FEIT Research Project Database

Control of prosthetic limbs from decoded brain signals

Project Leader: David Grayden
Staff: Mark Cook, Sam John, David Ackland
Collaborators: Dean Freestone (MDHS), Thomas Oxley (MDHS), Nicholas Opie (MDHS), Yan Wong (Monash University)
Sponsors: NHMRC
Primary Contact: David Grayden (grayden@unimelb.edu.au)
Keywords: brain-machine interface; electrophysiology; machine learning; medical bionics; neuroengineering
Disciplines: Biomedical Engineering

The aim of this project is to create and validate a clinically viable device that will restore mobility to the millions of people worldwide suffering from paralysis. The device will serve as an artificial communication channel from the brain that can bypass damaged tissue, for example, in stroke or spinal cord injury patients. The communication channel will be a direct interface from the cerebral cortex to electronic components, a “brain-machine interface”. This interface will decode electrical activity from the brain, allowing communication with robotic devices, and enabling paralysed individuals to reconnect with the physical world.

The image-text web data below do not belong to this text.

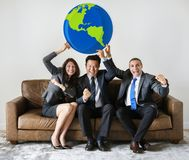 Business people sitting together with icons Royalty Free Stock Image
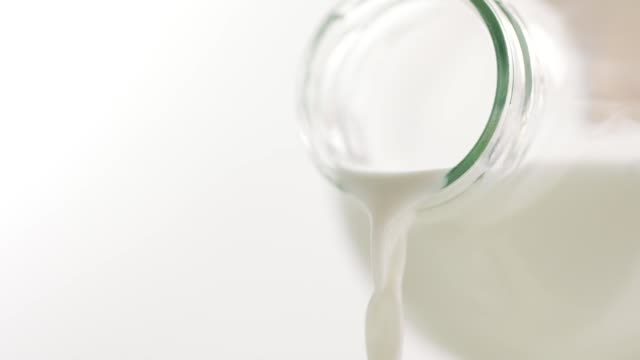 pouring milk - lactose fermentation stock videos & royalty-free footage
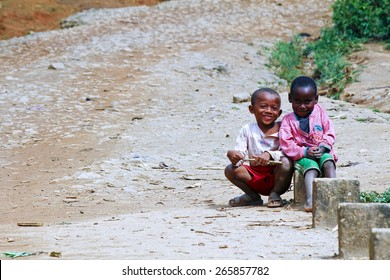 Happy poor african boys - smiling malagasy children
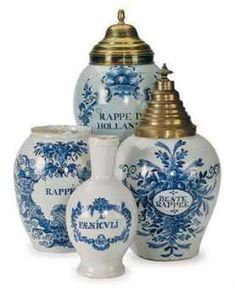 Three Dutch Delft blue and white tobacco jars and two brass covers, circa 1710-1760.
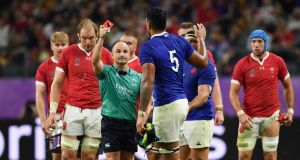 Referee Jaco Peyper shows a red card to Frances's Sebastien Vahaamahina during the  Rugby World Cup quarter-final in Oita. Photograph:  Ashley Western/PA Wire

We are proposing a new brain machine interface that does not rely on brain penetrating electrodes. We have demonstrated that it is possible to use subdural disc electrodes, which cause less damage as they are placed on the surface of the brain to record the intracranial electroencephalography (iEEG/ECoG). It has previously been thought that this type of signal is too complex to decode. However, we have shown that these data can be decoded and used to build equivalent models to those that have been created with penetrating electrodes. Furthermore, we have shown unequivocally that signals recorded from subdural electrodes are reliable for long periods of time (> 3 years).

To qualify as a PhD candidate for this research, you need to have a strong background in engineering, such as a degree in Electrical or Mechanical Engineering, or in Computer Science and have good programming skills. You should also have a desire to learn how the brain functions and have a great passion for research that translates to medical devices for use by patients. The student will in turn have the opportunity to work with a world-class group of scientists, engineers, biologists and physicians and have access to labs with world-class facilities and high calibre peers.